The Pulse of an Archipelago
Indonesia stands at a pivotal point — the upcoming national elections, shifting of the country’s capital to East Kalimantan, New Criminal Code, environmental justice issues, agrarian reforms, government and private sector conflicts, communal tensions, and gross human rights violations have left it in a state of flux. Women, trans, and non-binary human rights defenders and activists, in particular, are facing risks, threats, and challenges from rising nationalism, targeting of sexual, gender, and religious minorities, policing of online activities, and the climate crisis. As the country gears up for its national elections next year, vote-bank politics is likely to exacerbate and manipulate pre-existing prejudices and discriminatory laws to polarise majority communities and isolate minorities.
At Urgent Action Fund — Asia & Pacific, we are reflecting on how to collaborate and co-ideate with international communities that support feminist movements and networks of feminist funders to resource human rights defenders and activists in Indonesia, so that they are better equipped to face the ongoing crises and continue their work.
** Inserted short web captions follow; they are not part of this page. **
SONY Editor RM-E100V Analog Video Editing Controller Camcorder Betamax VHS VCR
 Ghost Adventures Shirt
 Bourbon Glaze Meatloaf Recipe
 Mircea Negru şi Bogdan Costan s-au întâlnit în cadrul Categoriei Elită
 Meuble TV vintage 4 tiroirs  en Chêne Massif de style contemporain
Earlier this year, UAF A&P travelled through different parts of Indonesia to consult and engage with women, trans, and non-binary human rights defenders, our advisors, past and current grantees, and activists’ networks, to better understand the country’s context and resource and support human rights defense.
Risks, threats, and challenges faced by human rights activists in Indonesia
Women, trans, and non-binary human rights defenders and activists in Indonesia are facing a wide spectrum of legal risks, physical risks, and inequalities in access to basic human rights.
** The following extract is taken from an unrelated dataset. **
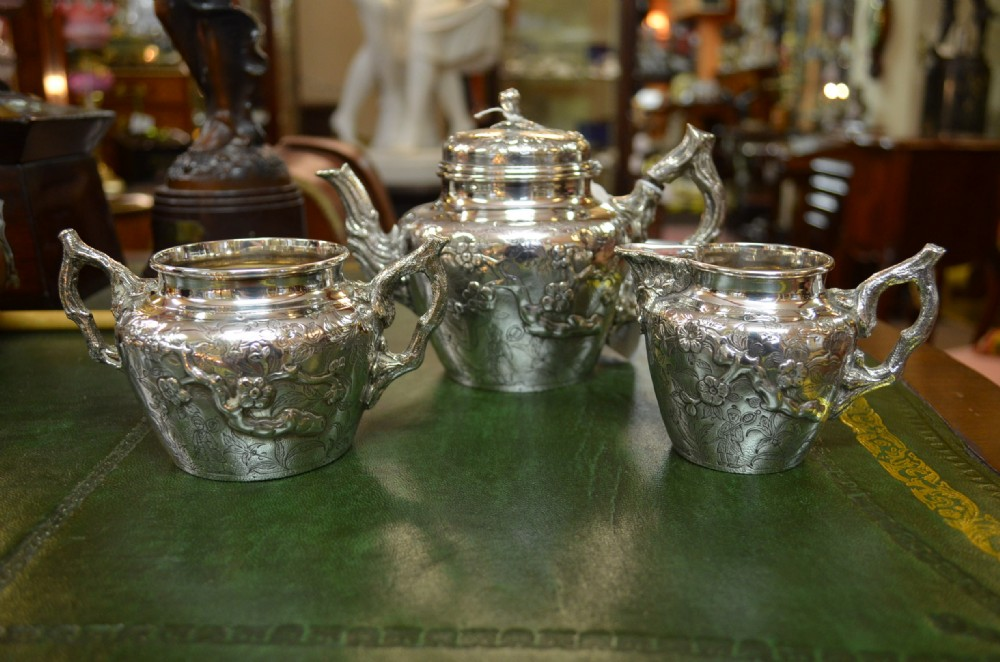 three piece silver tea set london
The broad provisions in the New Criminal Code of 2022 undermine civic spaces and curb freedom of speech and expression, giving unfettered discretion to government authorities. Existing laws also discriminate against basic human rights of LGBTQIA+ communities and organisations face greater scrutiny if they receive funds for LGB+ issues.
There is ongoing genocide and gross human rights violations in West Papua. The 2018 Nduga Massacre and tensions between the Free Papua Movement and Indonesian Military have resulted in significant resistance to development. The entrance of foreigners and foreign media has been restricted under the pretext of national security, thereby hiding serious ongoing abuses by security forces in Papua.
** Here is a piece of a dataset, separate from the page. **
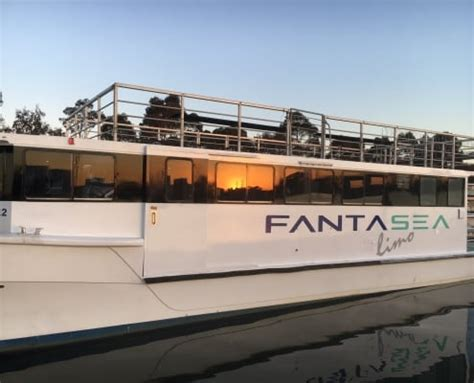 Party Boat Geelong by Fantasy Limo Hire Melbourne Hot Value Limo Hire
Indigenous women are facing violence for speaking up against land grabbing and constructions that will result in them losing their homes. In East Nusa Tenggara, women who have protested the building of a dam were ignored, attacked, and even arrested. The military continues to incite vertical conflicts between communities and tribes, and there is increasing stigma and attacks against religious minorities as evidenced by increased violence on Ahmadiyya mosques, and Ahmadiyya, Shia, and Christian communities.
The mainstream feminist movement continues to undermine class bias, as is evident in their lack of recognition of the domestic workers’ movement. Internal struggles between heterosexual garment workers and their LBQ counterparts persist and the latter live in constant fear of being outed by their colleagues if their partners also work in the same factories. Masculine-presenting garment workers are denied menstrual leave from their employers, while trans men are fighting for greater visibility within the LGBTQIA+ movement in Indonesia.
Social stigma around sex work continues to be widely prevalent, deeming it immoral or indecent, and even going to the extent of terming it as trafficking. ITE and pornography laws in Indonesia are being used to track sex workers in West Sumatra. Sex workers are at constant risk of arrests and many of them have been taken to rehabilitation centres based on a list used by the Ministry of Social Affairs, deeming them to be people with “social pathologies”.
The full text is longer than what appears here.